I have a couple ideas for larger structural/algorithmic changes, but before I move on to this, I want to eliminate a few other issues that I've noticed with MacOS.
The biggest pain I've run into is the fact that MacOS gives the user very little (almost no) control over the power/performance state of the machine. I guess this is user-friendly, as Apple magically figures out how best to clock the CPU and GPU up and down to save power, but it turns out that Apple is doing this really badly for Anukari's use case.
From what I can tell, Apple's GPU clock throttling is based on something akin to a load average. This is a concept I originally ran into from Unix, where the load average is, roughly speaking, the average number of threads that are awaiting execution at any moment. If this number is higher than the number of CPU cores, it means that there's a backlog: there are regularly threads that want to run, but can't.

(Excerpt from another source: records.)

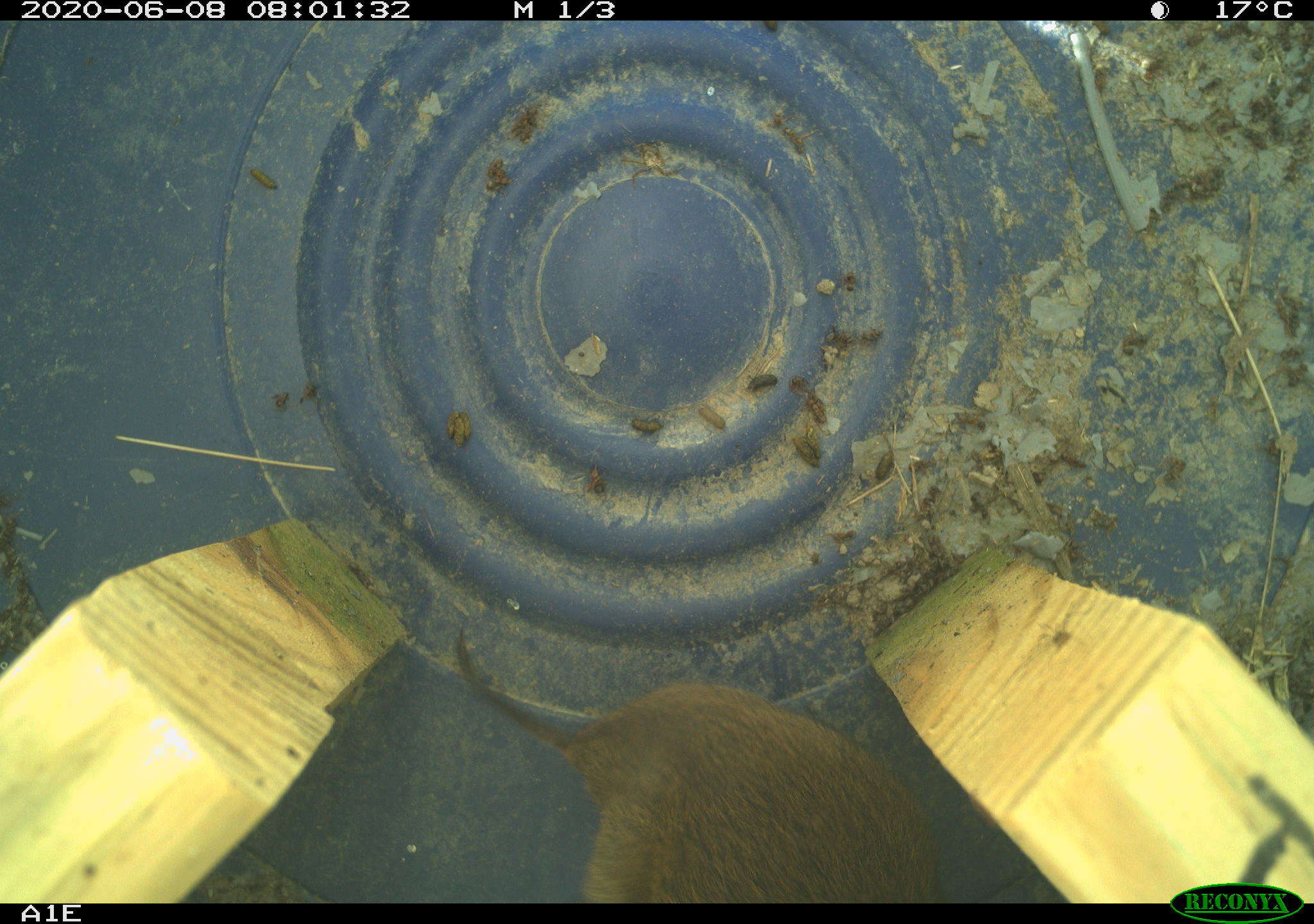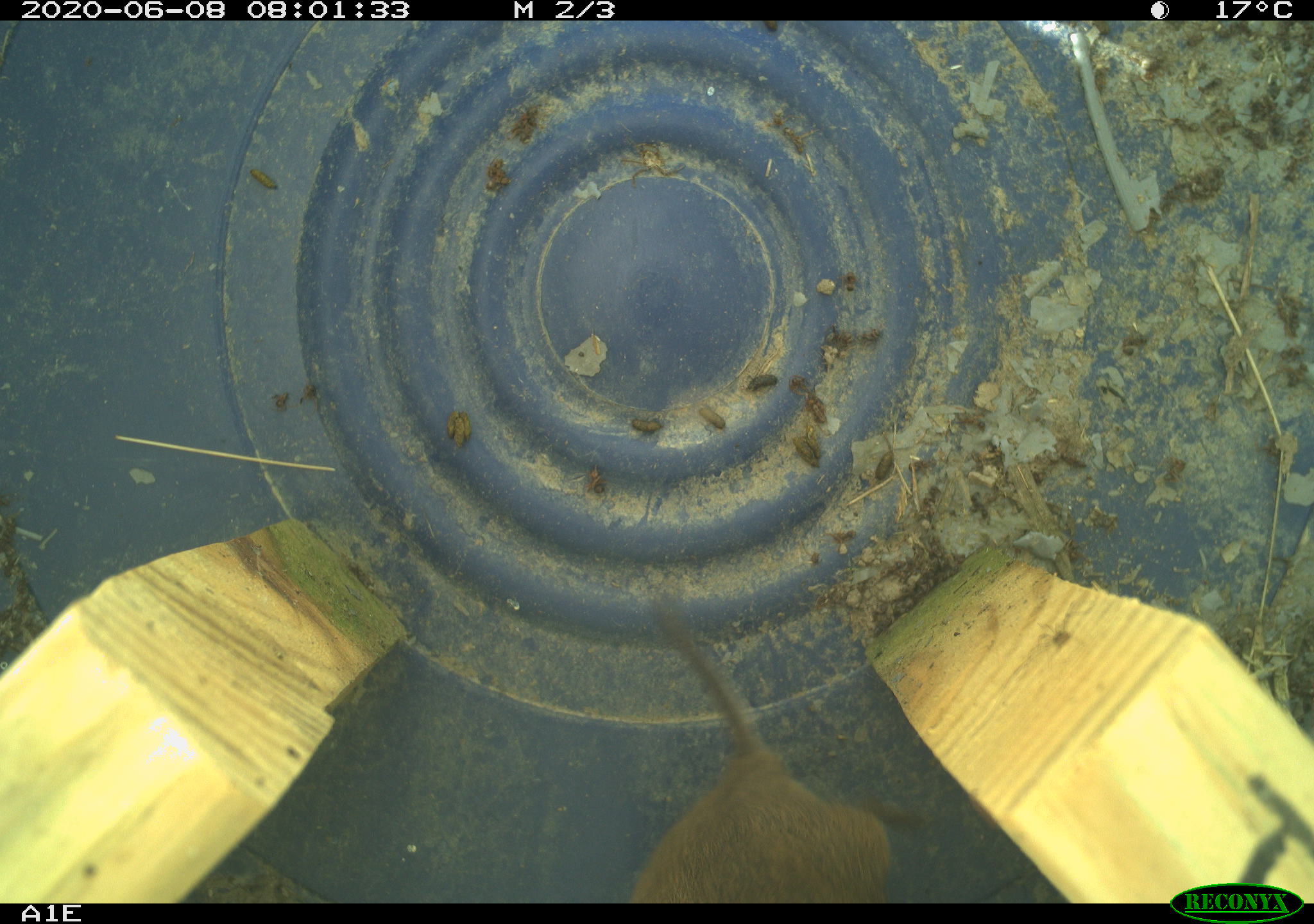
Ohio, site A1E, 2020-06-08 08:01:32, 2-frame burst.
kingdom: Animalia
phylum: Chordata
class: Mammalia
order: Rodentia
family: Cricetidae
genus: Microtus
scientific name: Microtus pennsylvanicus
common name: meadow vole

On the Apple GPU, it seems that the OS won't clock it up until there's a command queue with a high load average. Which makes sense for throughput-sensitive use cases, but doesn't work at all for a latency-sensitive use case. For example, for graphics, as long as the command queue isn't backing up (load average > 1), there's no need to up-clock the GPU: it is keeping up. But for Anukari, this heuristic doesn't work, because if it ever hits a load average even close to 1, that means that there's no wallclock time left over for e.g. the DAW to process the audio block, etc. It's already too late, and audio glitches are regularly occurring even at something like 0.8.
This is a serious problem. I asked on the Apple Developer Forums (optimistic, I know), and though I did get a thoughtful response, it wasn't from an Apple developer, and it didn't help anyway. I ran numerous experiments with queuing more simulation kernels in advance, but ultimately none of these ideas helped, because ultimately I can't really generate audio in advance because I need up-to-date MIDI input, etc.

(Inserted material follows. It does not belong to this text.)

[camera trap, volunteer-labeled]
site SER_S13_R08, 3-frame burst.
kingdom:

Ultimately, the solution that I am going with is probably the stupidest code that I will have ever shipped to production in my career: Anukari is dedicating one GPU threadgroup warp to useless computation, simply to keep it fully saturated to communicate to the OS that the GPU needs to be up-clocked. So in this case, waste makes haste.
But while this is incredibly stupid, it is also incredibly effective. I got it working with the minimal amount of power usage by dedicating the smallest amount of compute possible to spinning (not even a whole threadgroup, just one warp). And it immediately gets the OS to clock up the GPU, which decreases the audio computation latency by about 40%.
My new golden test latency stats framework doesn't show as much of a gain as I see when using the plugin, because it was already running the GPU with smaller gaps, as it doesn't need to wait for real time to render the audio. But even in the tests, the performance improvement is dramatic. In this graph you can see the overall real time ratio for the tests. The huge drop at iteration 15 is where I implemented the GPU spin:
Here is a graph with all the tests broken out individually:
At this point, on my Macbook M1, the standalone app performance is very usable, even for quite complicated presets like the slinky-resocube.
But... of course nothing is ever simple, and somehow while these fantastic performance gains are very observable when running as a VST3 plugin in Ableton, they are not nearly as visible when running as an AU plugin in GarageBand. I don't know what is up here, but it needs to be the next performance issue that I address, because if I can get past this, I might have performance at a "good enough" level on MacOS to start spending my time elsewhere for a while.